[StarCluster] Fast shared or local storage? (Cedar McKay)

Wed May 14 19:14:57 EDT 2014

Super info, thanks Rayson! It's been a number of months since I played with s3fs.

> On May 14, 2014, at 17:35, "Rayson Ho" <raysonlogin at gmail.com> wrote:
> 
> The "64GB limit" in s3fs should only affect writes to S3, as AWS
> limits 10,000 parts in a multipart upload operation, and s3fs by
> default uses 10MB part size. Thus the max filesize is 100GB, but the
> s3fs developers limit it to 64GB (they say it is a nicer number). That
> code was removed from the latest git version, and the limit now is
> 10000 * multipart size (so if multipart_size is set to a larger number
> than 10MB, then the max file size could be larger than 100GB).
> 
> On the other hand, S3 supports concurrent reads from S3 via "Range
> GET"s, which is what is used by s3fs. As S3 does not limit the number
> of concurrent GETs, the 100GB limit shouldn't apply to reads from S3.
> 
> Rayson
> 
> ==================================================
> Open Grid Scheduler - The Official Open Source Grid Engine
> http://gridscheduler.sourceforge.net/
> http://gridscheduler.sourceforge.net/GridEngine/GridEngineCloud.html
> 
> 
> 
> 
>> On 5/13/14, MacMullan, Hugh <hughmac at wharton.upenn.edu> wrote:
>> I remember having to modify the s3fs source to handle files greater than ...

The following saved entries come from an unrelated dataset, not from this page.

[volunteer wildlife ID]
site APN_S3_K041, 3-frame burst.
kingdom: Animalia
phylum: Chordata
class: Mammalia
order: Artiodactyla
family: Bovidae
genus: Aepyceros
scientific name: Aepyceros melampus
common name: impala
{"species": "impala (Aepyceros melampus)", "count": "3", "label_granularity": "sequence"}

>> I think 64GB, FYI, in case that's important. If anyone runs into issues with
>> big files and s3fs, poke the code, or if you need further details (no idea
>> if that's still a problem), just let me know.
>> 
>> -Hugh
>> 
>> On May 13, 2014, at 16:07, "Cedar McKay"

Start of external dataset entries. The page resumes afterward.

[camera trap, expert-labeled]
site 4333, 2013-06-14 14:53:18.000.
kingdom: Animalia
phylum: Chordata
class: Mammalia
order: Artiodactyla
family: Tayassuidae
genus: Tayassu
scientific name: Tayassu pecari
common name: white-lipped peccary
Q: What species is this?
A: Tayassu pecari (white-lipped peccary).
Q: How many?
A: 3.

>> <cmckay at uw.edu<mailto:cmckay at uw.edu>> wrote:
>> 
>> Great, thanks for all the info guys. I ended up implementing mounting my
>> read only databases as an s3fs volume, then designating the ephemeral
>> storage as the cache. Hopefully this will give me the best of all worlds;
>> fast local storage, and lazy downloading.
>> 
>> I haven't tested much yet, but If I have problems with this setup I'll
>> probably just skip the s3fs thing and just load the database straight onto
>> the ephemeral storage as you suggested.
>> 
>> best,
>> Cedar
>> 
>> 
>> 
>> On May 12, 2014, at 2:12 PM, Steve Darnell
>> <darnells at dnastar.com<mailto:darnells at dnastar.com>> wrote:
>> 
>> Hi Cedar,
>> 
>> I completely agree with David. We routinely use blast in a software pipeline
>> build on top of EC2. We started by using an NFS share, but we are currently
>> transitioning to ephemeral storage.
>> 
>> Our plan is to put the nr database (and other file-based data libraries) on
>> local SSD ephemeral storage for each node in the cluster. You may want to
>> consider pre-packaging the compressed libraries on a custom StarCluster AMI,
>> then use a plug-in to mount ephemeral storage and decompress the blast
>> libraries into ephemeral storage. The avoids the download from S3 each time
>> you start a node, which added 10-20 minutes in our case. Plus, it eliminates
>> one more possible point of failure during cluster initialization. To us, it
>> is worth the extra cost of maintaining a custom AMI and the extra size of
>> the AMI itself.
>> 
>> Best regards,
>> Steve
>> 
>> From: starcluster-bounces at mit.edu<mailto:starcluster-bounces at mit.edu>
>> [mailto:starcluster-bounces at mit.edu<mailto:bounces at mit.edu>] On Behalf Of
>> David Stuebe
>> Sent: Friday, May 09, 2014 12:49 PM
>> To: starcluster at mit.edu<mailto:starcluster at mit.edu>
>> Subject: Re: [StarCluster] Fast shared or local storage? (Cedar McKay)
>> 
>> 
>> Hi Cedar
>> 
>> Beware of using NFS – it may not be posix compliant in ways that seem minor
>> but have caused problems for HDF5 files. I don't know what the blast db file
>> structure is or how they organize their writes, but it can be a problem in
>> some circumstances.
>> 
>> I really like the suggestions of using the ephemeral storage. I suggest you
>> create a plugin that moves the data to the drive from S3 on startup when you
>> add a node. That should be simpler than the on demand caching which although
>> elegant may take you some time to implement.
>> 
>> David
>> 
>> 
>> Thanks for the very useful reply. I think I'm going to go with the s3fs
>> option and cache to local ephemeral drives. A big blast database is split
>> into many parts, and I'm pretty sure that every file in a blast db isn't
>> read every time, so this way blasting can proceed immediately. The parts of
>> the blast database download from s3 on demand, and cached locally. If there
>> was much writing, I'd probably be reluctant to use this approach because the
>> s3 eventual consistency model seems to require tolerance of write fails at
>> the application level. I'll write my results to a shared nfs volume.
>> 
>> I thought about mpiBlast and will probably explore it, but I read some
>> reports that it's xml output isn't exactly the same as the official NCBI
>> blast output, and may break biopython parsing. I haven't confirmed this, and
>> will probably compare the two techniques.
>> 
>> Thanks again!
>> 
>> Cedar
>> 
>>